Brottman rethinks not only the mechanisms of humor but also the relation of humor to the body and the senses. To this end, she provides an engrossing account of the life and work of Gershon Legman, exiled author, publisher, and sexologist, Alfred Kinsey's first bibliographer, and legendary compiler of the dirty joke. Like Freud, Legman was convinced of the impossibility of understanding humor apart from sex, and Brottman shows how his two massive works on the subject, Rationale of the Dirty Joke and No Laughing Matter, provide a framework for understanding the ambivalent and often hostile impulses that underlie the comic impulse in its various guises. In lively and enlivening chapters, she traverses dirty jokes, the figure of the "evil clown" in popular culture, the current popularity of "humor therapy," changing fashions in stand-up comedy, and the connection between humor and horror. Brottman's sparkling prose, laced with wit, does not obscure the seriousness of Funny Peculiar.
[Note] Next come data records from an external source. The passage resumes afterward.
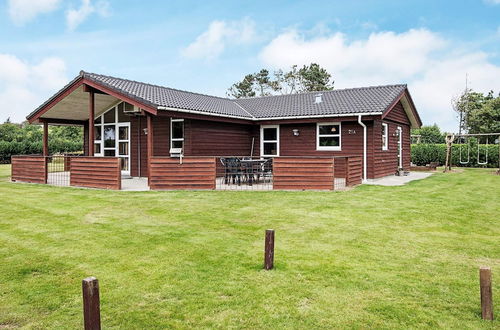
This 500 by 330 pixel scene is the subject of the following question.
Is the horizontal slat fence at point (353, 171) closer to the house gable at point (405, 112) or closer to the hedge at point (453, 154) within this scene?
the house gable at point (405, 112)

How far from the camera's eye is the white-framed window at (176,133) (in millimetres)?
13844

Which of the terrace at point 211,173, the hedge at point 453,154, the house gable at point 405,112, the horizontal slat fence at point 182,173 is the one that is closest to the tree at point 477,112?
Answer: the hedge at point 453,154

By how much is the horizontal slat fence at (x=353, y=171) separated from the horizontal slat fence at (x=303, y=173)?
106 cm

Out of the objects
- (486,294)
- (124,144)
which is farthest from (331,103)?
(486,294)

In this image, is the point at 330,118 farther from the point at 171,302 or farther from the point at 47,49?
the point at 47,49

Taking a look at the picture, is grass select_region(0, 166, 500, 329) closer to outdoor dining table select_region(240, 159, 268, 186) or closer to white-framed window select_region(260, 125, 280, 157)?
outdoor dining table select_region(240, 159, 268, 186)

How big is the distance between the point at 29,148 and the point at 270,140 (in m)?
21.6

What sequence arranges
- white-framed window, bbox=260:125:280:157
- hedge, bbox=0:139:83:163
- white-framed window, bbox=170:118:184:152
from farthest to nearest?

It is a thoughtful and wide-ranging elaboration of the Freudian claim that joking, in point of fact, is no laughing matter.

Mikita Brottman, Ph.D., who earned her doctorate at Oxford University, is Professor of Language and Literature at the Maryland Institute College of Art and a candidate at the Washington Square Institute for Psychotherapy and Mental Health (NYC).  She writes regularly for mainstream and alernative publications and is the author of three books on the horror film.